The input
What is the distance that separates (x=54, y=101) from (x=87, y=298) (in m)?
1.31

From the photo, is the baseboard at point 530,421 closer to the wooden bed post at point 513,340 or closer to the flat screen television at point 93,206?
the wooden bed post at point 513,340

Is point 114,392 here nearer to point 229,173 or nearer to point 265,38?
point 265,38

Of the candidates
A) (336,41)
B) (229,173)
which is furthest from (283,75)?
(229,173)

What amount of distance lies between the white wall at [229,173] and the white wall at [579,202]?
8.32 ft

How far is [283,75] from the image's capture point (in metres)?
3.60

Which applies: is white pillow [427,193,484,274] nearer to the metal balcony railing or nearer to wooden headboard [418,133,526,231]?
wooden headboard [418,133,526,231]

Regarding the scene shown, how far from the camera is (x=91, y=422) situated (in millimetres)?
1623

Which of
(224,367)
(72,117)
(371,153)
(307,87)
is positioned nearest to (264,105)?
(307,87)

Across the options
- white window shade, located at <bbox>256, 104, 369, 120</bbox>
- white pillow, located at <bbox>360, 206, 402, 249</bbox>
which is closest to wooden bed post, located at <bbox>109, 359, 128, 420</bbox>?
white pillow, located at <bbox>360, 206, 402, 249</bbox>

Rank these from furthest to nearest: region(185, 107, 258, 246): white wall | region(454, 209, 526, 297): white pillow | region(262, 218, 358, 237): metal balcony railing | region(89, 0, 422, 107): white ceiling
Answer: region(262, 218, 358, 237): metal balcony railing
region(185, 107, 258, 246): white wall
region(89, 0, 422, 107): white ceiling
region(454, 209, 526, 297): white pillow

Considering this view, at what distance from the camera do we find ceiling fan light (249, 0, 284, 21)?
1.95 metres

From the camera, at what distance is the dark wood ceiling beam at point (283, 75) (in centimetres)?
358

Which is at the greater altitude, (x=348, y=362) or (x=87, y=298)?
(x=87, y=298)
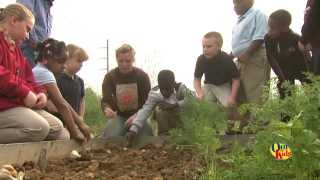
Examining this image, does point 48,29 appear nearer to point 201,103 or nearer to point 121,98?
point 121,98

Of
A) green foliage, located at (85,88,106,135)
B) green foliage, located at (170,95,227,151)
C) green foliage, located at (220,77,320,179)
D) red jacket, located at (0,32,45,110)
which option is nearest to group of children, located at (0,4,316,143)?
red jacket, located at (0,32,45,110)

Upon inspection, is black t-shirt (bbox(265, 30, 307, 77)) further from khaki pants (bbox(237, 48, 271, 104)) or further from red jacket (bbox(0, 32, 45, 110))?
red jacket (bbox(0, 32, 45, 110))

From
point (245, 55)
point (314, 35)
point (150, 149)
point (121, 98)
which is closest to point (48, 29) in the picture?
point (121, 98)

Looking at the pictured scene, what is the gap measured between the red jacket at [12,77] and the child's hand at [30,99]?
0.09 feet

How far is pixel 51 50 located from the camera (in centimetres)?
543

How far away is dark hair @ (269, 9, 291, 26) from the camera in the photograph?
19.9ft

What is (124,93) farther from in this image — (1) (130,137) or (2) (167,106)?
(1) (130,137)

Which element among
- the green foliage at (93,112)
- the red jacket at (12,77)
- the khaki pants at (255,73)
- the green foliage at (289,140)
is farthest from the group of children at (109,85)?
the green foliage at (93,112)

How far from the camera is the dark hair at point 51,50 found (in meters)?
5.41

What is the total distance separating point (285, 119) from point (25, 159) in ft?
6.53

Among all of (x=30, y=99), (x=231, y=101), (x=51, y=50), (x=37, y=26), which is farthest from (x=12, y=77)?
(x=231, y=101)

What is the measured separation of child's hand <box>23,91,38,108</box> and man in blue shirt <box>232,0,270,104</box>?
2901 mm

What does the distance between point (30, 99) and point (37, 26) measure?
5.62ft

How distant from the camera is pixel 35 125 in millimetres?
4543
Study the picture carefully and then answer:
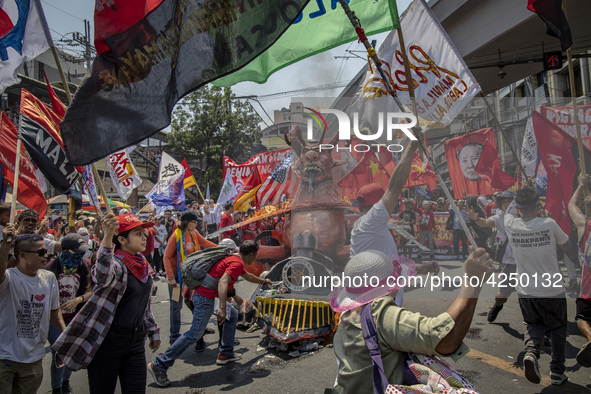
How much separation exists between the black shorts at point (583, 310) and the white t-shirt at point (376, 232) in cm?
206

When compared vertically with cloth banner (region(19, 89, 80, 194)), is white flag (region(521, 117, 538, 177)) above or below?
below

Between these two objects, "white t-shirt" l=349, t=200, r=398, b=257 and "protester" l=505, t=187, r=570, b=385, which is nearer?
"white t-shirt" l=349, t=200, r=398, b=257

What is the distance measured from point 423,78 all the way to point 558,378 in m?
3.12

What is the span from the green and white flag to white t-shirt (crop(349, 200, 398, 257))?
158 cm

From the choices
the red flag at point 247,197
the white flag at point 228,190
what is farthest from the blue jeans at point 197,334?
the white flag at point 228,190

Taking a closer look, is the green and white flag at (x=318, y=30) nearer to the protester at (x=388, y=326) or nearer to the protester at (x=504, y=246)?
the protester at (x=504, y=246)

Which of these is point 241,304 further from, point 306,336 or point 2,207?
point 2,207

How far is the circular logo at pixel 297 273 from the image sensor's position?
5.92 m

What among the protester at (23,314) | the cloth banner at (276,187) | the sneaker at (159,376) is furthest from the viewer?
the cloth banner at (276,187)

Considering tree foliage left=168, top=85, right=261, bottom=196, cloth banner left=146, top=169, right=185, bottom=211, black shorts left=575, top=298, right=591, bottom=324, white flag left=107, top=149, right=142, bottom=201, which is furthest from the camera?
tree foliage left=168, top=85, right=261, bottom=196

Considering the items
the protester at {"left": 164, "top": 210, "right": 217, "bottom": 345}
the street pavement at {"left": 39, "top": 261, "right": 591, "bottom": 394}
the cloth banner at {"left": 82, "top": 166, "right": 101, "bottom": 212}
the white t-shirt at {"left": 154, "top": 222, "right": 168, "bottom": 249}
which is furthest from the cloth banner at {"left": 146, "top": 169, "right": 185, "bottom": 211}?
the street pavement at {"left": 39, "top": 261, "right": 591, "bottom": 394}

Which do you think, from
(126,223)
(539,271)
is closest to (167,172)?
(126,223)

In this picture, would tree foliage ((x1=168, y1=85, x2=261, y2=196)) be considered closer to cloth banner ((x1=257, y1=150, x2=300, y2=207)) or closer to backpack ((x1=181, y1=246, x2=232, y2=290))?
cloth banner ((x1=257, y1=150, x2=300, y2=207))

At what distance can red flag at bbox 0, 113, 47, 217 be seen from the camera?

What you need to do
Your task is to set down the records shown above exactly, minus any pictures.

Exercise solution
What is the distance that separates (x=54, y=101) from (x=87, y=298) (in m)?
1.31

From the photo, is the baseboard at point 530,421 closer to the wooden bed post at point 513,340 or closer to the flat screen television at point 93,206?
the wooden bed post at point 513,340

Is point 114,392 here nearer to point 229,173 or nearer to point 265,38?
point 265,38

Of the candidates
A) (336,41)
B) (229,173)
which is furthest from (283,75)?
(229,173)

What amount of distance lies between the white wall at [229,173] and the white wall at [579,202]?
8.32 ft

How far is [283,75] from the image's capture point (in metres)?
3.60

Which applies: is white pillow [427,193,484,274] nearer to the metal balcony railing or nearer to wooden headboard [418,133,526,231]?
wooden headboard [418,133,526,231]

Regarding the scene shown, how far from the camera is (x=91, y=422) situated (in millimetres)?
1623

Which of
(224,367)
(72,117)
(371,153)
(307,87)
is positioned nearest to (264,105)?
(307,87)

Across the options
- white window shade, located at <bbox>256, 104, 369, 120</bbox>
- white pillow, located at <bbox>360, 206, 402, 249</bbox>
which is closest to wooden bed post, located at <bbox>109, 359, 128, 420</bbox>?
white pillow, located at <bbox>360, 206, 402, 249</bbox>

Rank these from furthest to nearest: region(185, 107, 258, 246): white wall | region(454, 209, 526, 297): white pillow | region(262, 218, 358, 237): metal balcony railing | region(89, 0, 422, 107): white ceiling
Answer: region(262, 218, 358, 237): metal balcony railing
region(185, 107, 258, 246): white wall
region(89, 0, 422, 107): white ceiling
region(454, 209, 526, 297): white pillow

Considering this view, at what distance from the camera do we find ceiling fan light (249, 0, 284, 21)?
1.95 metres

From the camera, at what distance is the dark wood ceiling beam at point (283, 75) (in centimetres)?
358

Which is at the greater altitude, (x=348, y=362) or (x=87, y=298)?
(x=87, y=298)
Examining this image, does point 48,29 appear nearer to point 201,103 or nearer to point 121,98?
point 121,98

Of
A) green foliage, located at (85,88,106,135)
B) green foliage, located at (170,95,227,151)
C) green foliage, located at (220,77,320,179)
D) red jacket, located at (0,32,45,110)
which option is nearest to group of children, located at (0,4,316,143)?
red jacket, located at (0,32,45,110)

Upon inspection, is black t-shirt (bbox(265, 30, 307, 77)) further from khaki pants (bbox(237, 48, 271, 104)) or further from red jacket (bbox(0, 32, 45, 110))?
red jacket (bbox(0, 32, 45, 110))

From
point (245, 55)
point (314, 35)
point (150, 149)
point (121, 98)
which is closest to point (48, 29) in the picture?
point (121, 98)

Looking at the pictured scene, what is the gap measured between the red jacket at [12,77] and the child's hand at [30,99]?
0.09 feet

How far is pixel 51 50 located from the camera (in centimetres)?
543

How far away is dark hair @ (269, 9, 291, 26) from the camera in the photograph?
19.9ft

What is (124,93) farther from in this image — (1) (130,137) or (2) (167,106)?
(1) (130,137)

Which element among
- the green foliage at (93,112)
- the red jacket at (12,77)
- the khaki pants at (255,73)
- the green foliage at (289,140)
is farthest from the group of children at (109,85)?
the green foliage at (93,112)

How far from the camera is the dark hair at point 51,50 found (in meters)?
5.41

What is the total distance separating point (285, 119) from point (25, 159) in ft?
6.53

Among all of (x=30, y=99), (x=231, y=101), (x=51, y=50), (x=37, y=26), which is farthest from (x=12, y=77)?
(x=231, y=101)

What is the measured separation of child's hand <box>23,91,38,108</box> and man in blue shirt <box>232,0,270,104</box>?
2901 mm

What does the distance between point (30, 99) and point (37, 26) measure?
5.62ft

How distant from the camera is pixel 35 125 in millimetres?
4543
Study the picture carefully and then answer:
How much separation exists between the black shorts at point (583, 310) and the white t-shirt at point (376, 232) in cm?
206

When compared vertically with cloth banner (region(19, 89, 80, 194)), is white flag (region(521, 117, 538, 177)) above or below?
below

Between these two objects, "white t-shirt" l=349, t=200, r=398, b=257 and "protester" l=505, t=187, r=570, b=385, which is nearer?
"white t-shirt" l=349, t=200, r=398, b=257

What is the distance measured from point 423,78 all the way to point 558,378 in m?
3.12

What is the span from the green and white flag to white t-shirt (crop(349, 200, 398, 257))?
158 cm

From the choices
the red flag at point 247,197
the white flag at point 228,190
what is farthest from the blue jeans at point 197,334?
the white flag at point 228,190

Taking a closer look, is the green and white flag at (x=318, y=30) nearer to the protester at (x=388, y=326) or nearer to the protester at (x=504, y=246)?
the protester at (x=504, y=246)

Which of these is point 241,304 further from, point 306,336 or point 2,207?
point 2,207

How far is the circular logo at pixel 297 273 from the image sensor's position?
5.92 m

What among the protester at (23,314) | the cloth banner at (276,187) | the sneaker at (159,376) is furthest from the viewer?
the cloth banner at (276,187)

Considering tree foliage left=168, top=85, right=261, bottom=196, cloth banner left=146, top=169, right=185, bottom=211, black shorts left=575, top=298, right=591, bottom=324, white flag left=107, top=149, right=142, bottom=201, which is furthest from the camera?
tree foliage left=168, top=85, right=261, bottom=196

Considering the items
the protester at {"left": 164, "top": 210, "right": 217, "bottom": 345}
the street pavement at {"left": 39, "top": 261, "right": 591, "bottom": 394}
the cloth banner at {"left": 82, "top": 166, "right": 101, "bottom": 212}
the white t-shirt at {"left": 154, "top": 222, "right": 168, "bottom": 249}
which is furthest from the cloth banner at {"left": 146, "top": 169, "right": 185, "bottom": 211}?
the street pavement at {"left": 39, "top": 261, "right": 591, "bottom": 394}

Which do you think, from
(126,223)
(539,271)
is closest to (167,172)?
(126,223)

In this picture, would tree foliage ((x1=168, y1=85, x2=261, y2=196)) be considered closer to cloth banner ((x1=257, y1=150, x2=300, y2=207)) or closer to backpack ((x1=181, y1=246, x2=232, y2=290))?
cloth banner ((x1=257, y1=150, x2=300, y2=207))

At what distance can red flag at bbox 0, 113, 47, 217 be seen from the camera?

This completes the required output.